*REQUIREMENT 1:*
Answer these questions about the cell phone essay:
(a) Which two pieces of music does the essay say a cell phone might chirp during class?
(b) In what city is the coffee shop the writer describes?
(c) What kind of work does the contractor brief the foreman about for the site on Laurel Hill?
*REQUIREMENT 2:*
Copy from the cell phone essay the part that begins with the words "A cell phone will" and ends with "that any more.".
*REQUIREMENT 3:*
Carry the cell phone essay on from where it stops, keeping its voice and subject.

A cell phone will chirp Vivaldi's Four Seasons or Johnny Cash's Ring of Fire at such an inappropriate, seemingly satanically timed moment during a class session, that you'd have to be George Will not to laugh. Laughing at cell phone interruptions in class is a recent development for me. For several years, I detested cell phones. I hectored my students at the beginning of each term about turning them off before class started and not using them in the classroom at all; even before or after class, I insisted they talk on their cell phones outside the classroom. I don't do that any more.
I used to be like Michael Blowhard. He has opined grouchily about cell phones for quite a while. So did I. I would hear a man in the pasta aisle exasperatedly ask the person on the other phone if he should buy the American Beauty or the Mission
brand Rotini, only to say, "Safeway brand? It's on sale? Oh yeah, yeah. Here it is" and my guts would burn and I'd mutter under my breath about courtesy and wish medieval forms of capital punishment for these cell phone abusers.
But that's changed. Any more, when I see someone at one of the campus smoking stations wildly gesturing with one arm and hand while yelling into his palm, I chuckle. I realize that cell phones have made much of what was hidden in people's lives more public. Sit in a coffee shop in Eugene, Oregon and you can hear a mother talk a youngster at home through the steps necessary to make Jello; you can hear the recap of a tragic romantic break-up from the night before; you can learn what fellow teachers are assigning as one student catches up an absent student on what she missed in class that day; you can find out where to party this weekend; you can hear dope being bought and sold; hear a contractor brief a foreman as to what next needs to happen with the dry wall at the site on Laurel Hill; you can hear dog grooming appointments being made, dental appointments being broken, and negotiations being brokered to break loose a hiring committee logjam. It is as if we have rolled back time to the open market place, to a time before telephones and long-distance communication, back to a time when most human business was transacted out in the open, not from sealed off offices out of the sight of the public.
I've quit bitching and started listening. I've decided that if people want to post everything on the World Wide Web from a cat obsessively flushing a toilet to a baby laughing without ceasing to acts of intimacy on a public dance floor, that I may as well stop bucking the march of social history and join in, and enjoy YouTube, blogs, public journals, and other ways of making the once private more public. Likewise, if a cell phone talker is going to make alibis to his parole officer a matter of public conversation, then I'm going to listen. I'm not going to politely turn the other way or act like I can't hear what's being said.

*Phrase grounding data:*
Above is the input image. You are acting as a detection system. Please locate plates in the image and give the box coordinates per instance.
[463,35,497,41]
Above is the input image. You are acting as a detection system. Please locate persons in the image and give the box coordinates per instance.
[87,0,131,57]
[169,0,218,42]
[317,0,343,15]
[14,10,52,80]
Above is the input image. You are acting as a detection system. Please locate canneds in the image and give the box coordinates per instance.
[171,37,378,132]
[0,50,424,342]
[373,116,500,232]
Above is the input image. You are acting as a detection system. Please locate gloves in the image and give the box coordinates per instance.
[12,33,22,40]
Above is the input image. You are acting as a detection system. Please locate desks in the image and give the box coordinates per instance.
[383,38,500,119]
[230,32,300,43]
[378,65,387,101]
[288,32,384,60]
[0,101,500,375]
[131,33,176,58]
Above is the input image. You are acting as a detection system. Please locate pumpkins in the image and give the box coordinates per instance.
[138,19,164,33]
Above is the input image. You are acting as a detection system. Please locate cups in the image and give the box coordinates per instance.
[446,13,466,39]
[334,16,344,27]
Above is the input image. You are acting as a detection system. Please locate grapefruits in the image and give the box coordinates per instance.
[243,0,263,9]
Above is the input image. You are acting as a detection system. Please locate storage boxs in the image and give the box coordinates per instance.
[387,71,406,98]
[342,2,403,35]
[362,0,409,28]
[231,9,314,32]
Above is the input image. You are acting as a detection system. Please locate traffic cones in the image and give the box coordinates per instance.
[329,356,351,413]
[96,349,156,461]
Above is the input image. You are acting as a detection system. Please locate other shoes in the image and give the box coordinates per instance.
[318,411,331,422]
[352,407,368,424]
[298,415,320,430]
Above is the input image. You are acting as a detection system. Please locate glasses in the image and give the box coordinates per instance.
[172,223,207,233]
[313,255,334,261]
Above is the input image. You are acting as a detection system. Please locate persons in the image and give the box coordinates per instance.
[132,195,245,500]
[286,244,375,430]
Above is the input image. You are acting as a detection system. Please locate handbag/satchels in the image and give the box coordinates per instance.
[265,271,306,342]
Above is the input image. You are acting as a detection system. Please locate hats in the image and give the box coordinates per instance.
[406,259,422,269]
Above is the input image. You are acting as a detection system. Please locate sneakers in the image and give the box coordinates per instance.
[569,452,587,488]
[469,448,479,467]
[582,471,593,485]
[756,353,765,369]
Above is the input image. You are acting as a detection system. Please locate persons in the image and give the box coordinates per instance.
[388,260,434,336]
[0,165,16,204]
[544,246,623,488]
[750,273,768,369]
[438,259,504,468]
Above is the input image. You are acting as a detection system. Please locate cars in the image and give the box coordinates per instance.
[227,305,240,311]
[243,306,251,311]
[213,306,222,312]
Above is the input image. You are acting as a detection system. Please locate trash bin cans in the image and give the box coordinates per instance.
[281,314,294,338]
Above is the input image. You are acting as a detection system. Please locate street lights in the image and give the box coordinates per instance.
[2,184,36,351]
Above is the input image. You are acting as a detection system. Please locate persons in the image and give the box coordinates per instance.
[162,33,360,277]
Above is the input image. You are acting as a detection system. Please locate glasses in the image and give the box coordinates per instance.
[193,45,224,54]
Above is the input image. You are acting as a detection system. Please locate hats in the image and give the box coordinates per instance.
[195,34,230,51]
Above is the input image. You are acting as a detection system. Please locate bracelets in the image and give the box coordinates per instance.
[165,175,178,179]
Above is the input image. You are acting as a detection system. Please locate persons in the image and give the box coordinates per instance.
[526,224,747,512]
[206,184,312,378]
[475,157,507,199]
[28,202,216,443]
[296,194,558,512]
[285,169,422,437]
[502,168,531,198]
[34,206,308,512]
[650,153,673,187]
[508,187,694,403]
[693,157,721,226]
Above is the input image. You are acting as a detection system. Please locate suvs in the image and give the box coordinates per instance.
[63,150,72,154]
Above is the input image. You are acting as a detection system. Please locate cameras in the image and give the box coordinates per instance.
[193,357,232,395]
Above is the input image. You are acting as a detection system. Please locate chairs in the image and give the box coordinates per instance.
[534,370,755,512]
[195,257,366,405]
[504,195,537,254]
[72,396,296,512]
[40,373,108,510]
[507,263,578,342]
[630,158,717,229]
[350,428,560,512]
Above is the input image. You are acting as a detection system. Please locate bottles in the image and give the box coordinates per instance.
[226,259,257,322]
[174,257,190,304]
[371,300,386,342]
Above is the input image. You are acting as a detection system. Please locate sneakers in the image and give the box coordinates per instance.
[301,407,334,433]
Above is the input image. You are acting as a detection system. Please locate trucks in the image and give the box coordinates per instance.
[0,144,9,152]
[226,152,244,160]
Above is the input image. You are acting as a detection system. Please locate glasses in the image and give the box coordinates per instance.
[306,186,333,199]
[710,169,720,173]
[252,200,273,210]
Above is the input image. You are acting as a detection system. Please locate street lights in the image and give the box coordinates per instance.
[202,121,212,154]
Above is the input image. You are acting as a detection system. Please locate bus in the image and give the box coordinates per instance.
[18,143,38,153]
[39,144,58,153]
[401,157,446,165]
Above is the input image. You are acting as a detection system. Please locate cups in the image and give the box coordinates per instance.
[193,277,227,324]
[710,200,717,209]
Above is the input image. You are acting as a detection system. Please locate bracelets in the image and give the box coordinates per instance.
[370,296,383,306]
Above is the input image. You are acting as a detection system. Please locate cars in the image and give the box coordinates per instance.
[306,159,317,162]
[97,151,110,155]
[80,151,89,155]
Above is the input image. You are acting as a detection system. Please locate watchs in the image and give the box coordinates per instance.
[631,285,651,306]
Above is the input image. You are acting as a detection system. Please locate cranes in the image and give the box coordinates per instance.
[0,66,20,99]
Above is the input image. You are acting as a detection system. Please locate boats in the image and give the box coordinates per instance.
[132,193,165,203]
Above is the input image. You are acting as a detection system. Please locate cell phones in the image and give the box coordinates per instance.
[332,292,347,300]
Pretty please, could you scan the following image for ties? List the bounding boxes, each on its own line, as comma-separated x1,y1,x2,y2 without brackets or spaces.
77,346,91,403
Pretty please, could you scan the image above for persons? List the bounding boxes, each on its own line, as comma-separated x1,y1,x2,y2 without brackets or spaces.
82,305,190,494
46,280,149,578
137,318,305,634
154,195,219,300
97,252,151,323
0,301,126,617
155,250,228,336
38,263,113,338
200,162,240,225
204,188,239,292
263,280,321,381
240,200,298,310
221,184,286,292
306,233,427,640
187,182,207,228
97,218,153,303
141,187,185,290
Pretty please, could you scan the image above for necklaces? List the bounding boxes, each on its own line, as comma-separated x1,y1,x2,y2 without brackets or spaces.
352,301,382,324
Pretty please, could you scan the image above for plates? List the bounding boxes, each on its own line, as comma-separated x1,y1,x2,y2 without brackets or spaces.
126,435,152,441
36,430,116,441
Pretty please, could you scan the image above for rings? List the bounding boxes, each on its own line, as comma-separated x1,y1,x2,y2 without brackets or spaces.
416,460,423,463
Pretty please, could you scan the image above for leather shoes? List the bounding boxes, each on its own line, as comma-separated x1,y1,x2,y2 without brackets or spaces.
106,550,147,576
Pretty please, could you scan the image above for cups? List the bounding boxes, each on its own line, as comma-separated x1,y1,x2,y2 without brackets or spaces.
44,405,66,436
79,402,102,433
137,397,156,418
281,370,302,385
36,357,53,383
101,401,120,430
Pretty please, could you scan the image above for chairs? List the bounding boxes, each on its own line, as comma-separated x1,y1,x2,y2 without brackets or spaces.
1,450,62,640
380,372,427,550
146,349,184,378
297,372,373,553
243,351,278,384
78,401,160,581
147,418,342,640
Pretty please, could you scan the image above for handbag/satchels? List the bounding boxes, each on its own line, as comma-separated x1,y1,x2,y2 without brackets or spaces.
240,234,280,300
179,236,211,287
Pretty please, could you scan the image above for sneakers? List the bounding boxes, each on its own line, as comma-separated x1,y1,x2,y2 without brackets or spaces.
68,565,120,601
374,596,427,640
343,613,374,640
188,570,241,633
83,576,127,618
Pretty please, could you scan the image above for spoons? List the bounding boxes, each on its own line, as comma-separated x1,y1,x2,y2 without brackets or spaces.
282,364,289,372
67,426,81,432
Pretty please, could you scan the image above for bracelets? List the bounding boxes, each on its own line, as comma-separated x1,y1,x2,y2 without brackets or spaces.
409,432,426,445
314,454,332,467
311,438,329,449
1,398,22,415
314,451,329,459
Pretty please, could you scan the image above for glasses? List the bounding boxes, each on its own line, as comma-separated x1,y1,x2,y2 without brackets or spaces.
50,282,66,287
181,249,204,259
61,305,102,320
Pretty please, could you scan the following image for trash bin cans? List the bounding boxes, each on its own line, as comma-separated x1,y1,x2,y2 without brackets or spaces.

*ANSWER BOX 1:*
(a) Vivaldi's Four Seasons and Johnny Cash's Ring of Fire.
(b) Eugene, Oregon.
(c) The dry wall.

*ANSWER BOX 2:*
A cell phone will chirp Vivaldi's Four Seasons or Johnny Cash's Ring of Fire at such an inappropriate, seemingly satanically timed moment during a class session, that you'd have to be George Will not to laugh. Laughing at cell phone interruptions in class is a recent development for me. For several years, I detested cell phones. I hectored my students at the beginning of each term about turning them off before class started and not using them in the classroom at all; even before or after class, I insisted they talk on their cell phones outside the classroom. I don't do that any more.

*ANSWER BOX 3:*
I no longer bristle when I'm helping a student with an essay and his cell phone buzzes. I just say, "Go ahead and get it." The student smiles, quickly deflects the call, and we go on with our work, morale and mutual trust secured. When a student is absent from class and text messages a student in the class about what lie to tell me about why she isn't in class, I laugh and make light of the whole transaction. I can even have the student receiving the text message send the other person a message on my behalf. I have grown weary of trying to impose the etiquette of a land line world onto the cell phone world. I have decided to enjoy the freedom of speech, the enhanced flexibility, the shrinking of privacy, and the expanded boundaries of how many people a person can be talking to at once. I've decided if this is the wave of change, I'm going to surf it, let it carry me, even as I negotiate my way up and down its curl.
I've been reformed. I wouldn't call myself a cell phone apologist. I've just loosened up a bit, and, like a new pair of shoes or a stiff baseball glove being broken in, I've softened my attitude toward cell phones in public and am enjoying myself out in the public a lot more.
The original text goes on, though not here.